Formal restrains and regulations are obviously the correct mechanism, but no world is perfect, so whether we like it or not ourselves and the companies we work for are ultimately responsible for the decisions we make and the harms we cause.
De-emphasizing ethics does little more than give large companies cover to do bad things (often with already great impunity and power) while the law struggles to catch up. I honestly don't see the point in suggesting ethics is somehow not important. It doesn't make any sense to me (more directed at gp than parent here)
It’s notable that, no matter exactly where you draw the line on morality, different AI agents perform very differently.
Not everyone agrees.
It is crazy to me that when I instructed a public AI to turn off a closed OS feature it refused citing safety. I am the user, which means I am in complete control of my computing resources. Might as well ask the police for permission at that point.
I immediately stopped, plugged the query into a real model that is hosted on premise, and got the answer within seconds and applied the fix.

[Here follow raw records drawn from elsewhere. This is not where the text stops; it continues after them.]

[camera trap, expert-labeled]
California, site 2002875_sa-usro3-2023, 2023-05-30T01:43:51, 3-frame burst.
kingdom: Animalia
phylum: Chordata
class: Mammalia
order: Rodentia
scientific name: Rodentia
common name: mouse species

It's similar to how MCP servers and agentic coding woke developers up to the idea of documenting their systems. So a large benefit of AI is not the AI itself, but rather the improvements they force on "the society". AI responds well to best practices, ethically and otherwise, which encourages best practices.
tiny-automates•2h ago
Grok-4.1-Fast identified 93.5% of its own violations as unethical — but still committed them during the task. It's not that these models don't understand the constraints, it's that they override them when there's a metric to optimize.
The mandated vs. incentivized split is also interesting: some models refuse direct instructions to do something unethical but independently derive the same unethical strategy when it's framed as hitting a performance target.
That's a harder failure mode to defend against because there's no explicit harmful instruction to filter for.